Exercise:
Transcribe word for word the lines spanning the line with "What distance measurement separates" through the end of the records.

Exercise input:
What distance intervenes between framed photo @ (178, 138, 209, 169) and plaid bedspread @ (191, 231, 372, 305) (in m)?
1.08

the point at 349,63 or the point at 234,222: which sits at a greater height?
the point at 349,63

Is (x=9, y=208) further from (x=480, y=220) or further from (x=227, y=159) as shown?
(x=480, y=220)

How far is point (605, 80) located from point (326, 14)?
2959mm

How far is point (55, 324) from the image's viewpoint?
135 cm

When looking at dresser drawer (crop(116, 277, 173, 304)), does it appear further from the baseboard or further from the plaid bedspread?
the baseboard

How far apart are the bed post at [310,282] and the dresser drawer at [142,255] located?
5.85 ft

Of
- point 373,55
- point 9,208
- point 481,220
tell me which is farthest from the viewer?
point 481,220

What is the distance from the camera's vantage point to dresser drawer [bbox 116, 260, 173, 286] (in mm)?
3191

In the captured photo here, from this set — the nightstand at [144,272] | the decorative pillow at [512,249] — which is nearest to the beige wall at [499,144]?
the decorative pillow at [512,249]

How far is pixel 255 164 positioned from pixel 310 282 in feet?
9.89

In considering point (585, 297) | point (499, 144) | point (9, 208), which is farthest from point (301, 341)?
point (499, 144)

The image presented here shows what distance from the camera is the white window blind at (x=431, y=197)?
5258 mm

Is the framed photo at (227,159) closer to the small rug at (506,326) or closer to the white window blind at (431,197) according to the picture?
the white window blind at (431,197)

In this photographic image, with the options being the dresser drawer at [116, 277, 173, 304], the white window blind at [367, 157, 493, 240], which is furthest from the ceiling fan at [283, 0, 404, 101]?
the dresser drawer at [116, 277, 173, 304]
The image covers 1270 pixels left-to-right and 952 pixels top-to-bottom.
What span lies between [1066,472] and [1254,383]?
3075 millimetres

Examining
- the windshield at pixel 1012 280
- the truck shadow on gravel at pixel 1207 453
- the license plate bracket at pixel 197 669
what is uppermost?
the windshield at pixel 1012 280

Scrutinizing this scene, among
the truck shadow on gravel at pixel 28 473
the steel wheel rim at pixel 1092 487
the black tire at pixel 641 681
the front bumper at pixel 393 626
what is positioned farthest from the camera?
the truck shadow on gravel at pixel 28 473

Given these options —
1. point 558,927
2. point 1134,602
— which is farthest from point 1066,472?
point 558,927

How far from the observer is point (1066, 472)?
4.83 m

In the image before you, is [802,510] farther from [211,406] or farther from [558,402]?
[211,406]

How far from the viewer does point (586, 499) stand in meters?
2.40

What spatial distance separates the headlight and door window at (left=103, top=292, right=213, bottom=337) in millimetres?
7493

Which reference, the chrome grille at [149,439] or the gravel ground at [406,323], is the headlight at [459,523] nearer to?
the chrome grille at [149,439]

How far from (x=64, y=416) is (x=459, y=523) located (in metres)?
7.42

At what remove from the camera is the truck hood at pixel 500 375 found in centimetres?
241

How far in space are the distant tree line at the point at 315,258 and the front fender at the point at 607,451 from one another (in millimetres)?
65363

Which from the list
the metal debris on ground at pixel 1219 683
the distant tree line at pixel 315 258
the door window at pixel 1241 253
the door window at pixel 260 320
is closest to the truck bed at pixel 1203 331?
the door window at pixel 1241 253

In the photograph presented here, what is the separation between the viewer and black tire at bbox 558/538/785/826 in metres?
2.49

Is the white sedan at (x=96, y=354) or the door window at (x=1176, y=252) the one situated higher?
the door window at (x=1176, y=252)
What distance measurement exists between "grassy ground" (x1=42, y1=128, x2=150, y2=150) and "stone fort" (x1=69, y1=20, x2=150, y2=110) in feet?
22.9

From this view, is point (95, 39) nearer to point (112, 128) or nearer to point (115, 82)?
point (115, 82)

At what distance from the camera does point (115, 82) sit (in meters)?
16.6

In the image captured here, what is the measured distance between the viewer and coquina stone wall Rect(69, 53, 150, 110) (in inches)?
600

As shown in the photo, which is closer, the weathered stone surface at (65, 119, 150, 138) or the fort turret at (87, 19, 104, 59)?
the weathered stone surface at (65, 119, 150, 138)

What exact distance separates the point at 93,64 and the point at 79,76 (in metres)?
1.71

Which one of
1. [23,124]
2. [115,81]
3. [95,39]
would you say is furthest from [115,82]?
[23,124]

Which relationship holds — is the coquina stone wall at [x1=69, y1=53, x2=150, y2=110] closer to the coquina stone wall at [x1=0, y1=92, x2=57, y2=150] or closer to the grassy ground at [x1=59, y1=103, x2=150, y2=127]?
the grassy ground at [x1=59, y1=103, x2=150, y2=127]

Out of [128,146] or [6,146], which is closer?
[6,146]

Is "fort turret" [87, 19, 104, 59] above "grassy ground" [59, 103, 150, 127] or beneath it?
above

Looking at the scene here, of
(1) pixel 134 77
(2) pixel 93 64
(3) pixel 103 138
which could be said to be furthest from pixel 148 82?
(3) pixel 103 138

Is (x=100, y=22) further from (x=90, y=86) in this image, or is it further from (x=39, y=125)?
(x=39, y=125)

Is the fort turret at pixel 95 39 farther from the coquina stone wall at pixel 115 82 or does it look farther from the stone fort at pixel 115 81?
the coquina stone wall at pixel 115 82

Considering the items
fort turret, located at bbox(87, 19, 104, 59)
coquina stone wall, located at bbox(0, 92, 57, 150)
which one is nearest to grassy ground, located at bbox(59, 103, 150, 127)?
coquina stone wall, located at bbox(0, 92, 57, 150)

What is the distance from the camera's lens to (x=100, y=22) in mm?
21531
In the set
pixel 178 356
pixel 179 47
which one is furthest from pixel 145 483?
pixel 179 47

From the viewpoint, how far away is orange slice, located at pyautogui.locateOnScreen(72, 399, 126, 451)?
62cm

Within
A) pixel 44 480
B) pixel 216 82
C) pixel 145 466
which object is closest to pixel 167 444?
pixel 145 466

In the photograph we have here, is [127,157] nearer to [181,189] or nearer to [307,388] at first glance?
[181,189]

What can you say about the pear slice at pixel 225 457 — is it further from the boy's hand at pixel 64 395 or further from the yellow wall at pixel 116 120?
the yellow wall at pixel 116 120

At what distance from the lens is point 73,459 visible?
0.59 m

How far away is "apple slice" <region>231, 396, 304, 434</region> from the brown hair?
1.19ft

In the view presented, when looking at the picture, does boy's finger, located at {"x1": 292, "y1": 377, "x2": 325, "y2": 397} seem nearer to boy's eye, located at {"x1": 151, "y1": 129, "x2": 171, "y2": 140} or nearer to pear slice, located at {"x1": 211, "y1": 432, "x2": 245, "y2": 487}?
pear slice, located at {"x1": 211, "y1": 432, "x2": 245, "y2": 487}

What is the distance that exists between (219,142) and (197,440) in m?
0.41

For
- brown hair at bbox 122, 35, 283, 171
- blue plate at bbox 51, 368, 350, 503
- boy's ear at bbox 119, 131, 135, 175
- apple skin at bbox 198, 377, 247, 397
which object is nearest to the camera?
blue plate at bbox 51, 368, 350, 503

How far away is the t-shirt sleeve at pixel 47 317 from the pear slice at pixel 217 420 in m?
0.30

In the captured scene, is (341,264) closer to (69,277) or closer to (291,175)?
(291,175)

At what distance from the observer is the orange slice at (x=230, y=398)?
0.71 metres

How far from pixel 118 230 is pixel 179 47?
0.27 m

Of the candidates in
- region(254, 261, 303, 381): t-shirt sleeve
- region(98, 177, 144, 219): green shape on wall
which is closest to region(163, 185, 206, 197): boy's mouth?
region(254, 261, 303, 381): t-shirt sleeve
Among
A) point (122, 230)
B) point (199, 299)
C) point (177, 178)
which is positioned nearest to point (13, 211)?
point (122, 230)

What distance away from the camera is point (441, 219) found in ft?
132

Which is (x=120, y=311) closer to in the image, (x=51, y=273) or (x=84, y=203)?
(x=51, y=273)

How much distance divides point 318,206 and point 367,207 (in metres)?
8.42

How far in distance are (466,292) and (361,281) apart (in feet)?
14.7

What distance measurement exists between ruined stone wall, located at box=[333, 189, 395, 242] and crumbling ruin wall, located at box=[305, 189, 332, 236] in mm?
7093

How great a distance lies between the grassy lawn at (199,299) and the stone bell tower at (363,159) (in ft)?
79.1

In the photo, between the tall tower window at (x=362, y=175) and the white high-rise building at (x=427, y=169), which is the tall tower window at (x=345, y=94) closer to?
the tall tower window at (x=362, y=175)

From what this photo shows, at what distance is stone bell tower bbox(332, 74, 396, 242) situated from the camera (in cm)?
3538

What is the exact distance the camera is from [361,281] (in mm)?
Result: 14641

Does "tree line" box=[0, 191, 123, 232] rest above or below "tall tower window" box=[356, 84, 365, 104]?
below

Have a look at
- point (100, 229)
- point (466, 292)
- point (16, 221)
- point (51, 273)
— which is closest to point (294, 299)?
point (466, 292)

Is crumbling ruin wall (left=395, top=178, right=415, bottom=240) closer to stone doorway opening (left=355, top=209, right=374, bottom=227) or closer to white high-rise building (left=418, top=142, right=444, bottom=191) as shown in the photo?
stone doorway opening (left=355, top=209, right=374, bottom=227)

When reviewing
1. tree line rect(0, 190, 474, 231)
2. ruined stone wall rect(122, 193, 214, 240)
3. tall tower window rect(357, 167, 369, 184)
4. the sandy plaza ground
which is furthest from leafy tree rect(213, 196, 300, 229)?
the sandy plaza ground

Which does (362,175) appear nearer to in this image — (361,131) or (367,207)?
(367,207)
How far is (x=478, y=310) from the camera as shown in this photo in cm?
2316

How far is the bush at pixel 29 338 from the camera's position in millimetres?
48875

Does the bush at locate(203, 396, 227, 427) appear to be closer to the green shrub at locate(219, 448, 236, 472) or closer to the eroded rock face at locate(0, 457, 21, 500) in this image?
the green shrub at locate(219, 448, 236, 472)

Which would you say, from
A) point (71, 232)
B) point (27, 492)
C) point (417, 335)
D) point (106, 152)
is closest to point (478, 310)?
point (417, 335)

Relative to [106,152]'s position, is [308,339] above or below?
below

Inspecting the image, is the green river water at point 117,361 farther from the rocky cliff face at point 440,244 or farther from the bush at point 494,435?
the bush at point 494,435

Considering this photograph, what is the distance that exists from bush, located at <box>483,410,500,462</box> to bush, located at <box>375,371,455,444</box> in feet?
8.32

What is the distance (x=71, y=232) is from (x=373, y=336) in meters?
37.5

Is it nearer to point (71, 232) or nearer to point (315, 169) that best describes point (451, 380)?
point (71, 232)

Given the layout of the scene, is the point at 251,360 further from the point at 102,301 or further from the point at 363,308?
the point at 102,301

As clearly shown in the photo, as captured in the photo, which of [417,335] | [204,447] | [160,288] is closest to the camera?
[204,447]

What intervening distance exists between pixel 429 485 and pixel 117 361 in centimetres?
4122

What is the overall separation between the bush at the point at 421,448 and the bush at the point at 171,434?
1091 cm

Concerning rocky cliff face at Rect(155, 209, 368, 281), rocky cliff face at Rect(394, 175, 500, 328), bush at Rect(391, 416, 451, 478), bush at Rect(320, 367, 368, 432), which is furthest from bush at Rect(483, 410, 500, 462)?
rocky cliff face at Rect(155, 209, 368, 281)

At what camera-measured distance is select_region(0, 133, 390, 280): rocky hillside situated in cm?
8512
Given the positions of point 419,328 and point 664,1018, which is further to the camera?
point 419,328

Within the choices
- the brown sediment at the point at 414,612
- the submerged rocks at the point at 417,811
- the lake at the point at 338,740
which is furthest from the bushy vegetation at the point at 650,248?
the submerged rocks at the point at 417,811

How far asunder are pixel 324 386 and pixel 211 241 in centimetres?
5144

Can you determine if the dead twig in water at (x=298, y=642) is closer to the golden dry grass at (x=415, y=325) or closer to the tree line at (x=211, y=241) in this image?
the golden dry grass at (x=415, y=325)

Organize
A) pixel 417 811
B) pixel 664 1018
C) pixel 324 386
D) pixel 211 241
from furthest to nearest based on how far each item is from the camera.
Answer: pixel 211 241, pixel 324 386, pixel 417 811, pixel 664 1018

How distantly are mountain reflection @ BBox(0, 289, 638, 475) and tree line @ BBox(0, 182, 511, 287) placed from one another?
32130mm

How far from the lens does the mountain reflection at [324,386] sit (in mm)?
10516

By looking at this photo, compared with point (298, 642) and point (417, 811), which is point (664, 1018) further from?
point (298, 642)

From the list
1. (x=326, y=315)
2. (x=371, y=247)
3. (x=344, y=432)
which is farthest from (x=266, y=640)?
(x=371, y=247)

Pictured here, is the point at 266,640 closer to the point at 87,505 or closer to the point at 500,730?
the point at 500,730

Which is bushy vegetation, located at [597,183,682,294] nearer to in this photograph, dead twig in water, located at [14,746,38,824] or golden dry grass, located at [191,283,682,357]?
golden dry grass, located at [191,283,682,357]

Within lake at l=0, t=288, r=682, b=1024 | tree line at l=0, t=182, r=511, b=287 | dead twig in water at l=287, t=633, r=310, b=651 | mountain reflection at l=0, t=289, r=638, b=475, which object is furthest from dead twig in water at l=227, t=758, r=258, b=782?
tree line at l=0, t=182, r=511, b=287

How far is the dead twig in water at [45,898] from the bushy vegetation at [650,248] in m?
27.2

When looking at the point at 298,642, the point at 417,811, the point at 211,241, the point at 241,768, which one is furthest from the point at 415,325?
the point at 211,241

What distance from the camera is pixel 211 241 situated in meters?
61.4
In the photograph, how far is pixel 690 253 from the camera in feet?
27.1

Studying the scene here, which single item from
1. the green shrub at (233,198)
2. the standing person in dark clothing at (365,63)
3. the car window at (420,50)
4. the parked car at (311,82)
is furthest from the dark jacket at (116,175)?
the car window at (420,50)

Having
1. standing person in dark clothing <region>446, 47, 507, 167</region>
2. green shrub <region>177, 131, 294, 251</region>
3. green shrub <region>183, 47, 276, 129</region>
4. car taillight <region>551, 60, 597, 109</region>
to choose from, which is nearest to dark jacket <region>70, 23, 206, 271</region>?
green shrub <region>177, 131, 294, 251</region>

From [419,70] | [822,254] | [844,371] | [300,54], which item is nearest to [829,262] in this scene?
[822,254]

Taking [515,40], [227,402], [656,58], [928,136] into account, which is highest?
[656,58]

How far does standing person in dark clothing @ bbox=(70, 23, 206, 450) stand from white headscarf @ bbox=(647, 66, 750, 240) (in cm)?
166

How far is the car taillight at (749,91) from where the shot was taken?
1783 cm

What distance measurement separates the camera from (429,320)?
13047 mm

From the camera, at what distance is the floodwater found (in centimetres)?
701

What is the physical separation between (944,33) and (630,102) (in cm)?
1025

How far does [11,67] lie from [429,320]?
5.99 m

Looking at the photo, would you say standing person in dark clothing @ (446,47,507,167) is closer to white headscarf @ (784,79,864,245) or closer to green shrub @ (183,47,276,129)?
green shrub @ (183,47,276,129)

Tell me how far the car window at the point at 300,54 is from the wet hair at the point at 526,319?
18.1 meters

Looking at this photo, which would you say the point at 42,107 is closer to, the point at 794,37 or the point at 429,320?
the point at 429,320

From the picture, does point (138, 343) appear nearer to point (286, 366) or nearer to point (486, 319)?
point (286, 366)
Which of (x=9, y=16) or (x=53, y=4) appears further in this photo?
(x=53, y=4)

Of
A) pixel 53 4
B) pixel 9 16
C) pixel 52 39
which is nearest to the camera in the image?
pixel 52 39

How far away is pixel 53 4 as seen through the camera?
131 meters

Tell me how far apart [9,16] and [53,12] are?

Solution to this task:
What distance measurement separates the camera from (429,320)?
13047 mm

From the camera, at what distance is the floodwater found (in centimetres)?
701

What is the physical separation between (944,33) and (630,102) (in cm)?
1025

How far does [11,67] lie from [429,320]?
5.99 m

Looking at the photo, would you say standing person in dark clothing @ (446,47,507,167) is closer to white headscarf @ (784,79,864,245) or closer to green shrub @ (183,47,276,129)?
green shrub @ (183,47,276,129)

Tell me how far the car window at the point at 300,54 is from the wet hair at the point at 526,319?
18.1 meters

Looking at this photo, which would you say the point at 42,107 is closer to, the point at 794,37 or the point at 429,320?
the point at 429,320

From the picture, does point (138, 343) appear nearer to point (286, 366) or nearer to point (486, 319)?
point (286, 366)
Which of (x=9, y=16) or (x=53, y=4) appears further in this photo?
(x=53, y=4)

Of
A) pixel 53 4
B) pixel 9 16
C) pixel 52 39
which is nearest to the camera in the image?
pixel 52 39

How far away is pixel 53 4 as seen through the camera?
131 meters

Tell me how far apart [9,16] and [53,12] are?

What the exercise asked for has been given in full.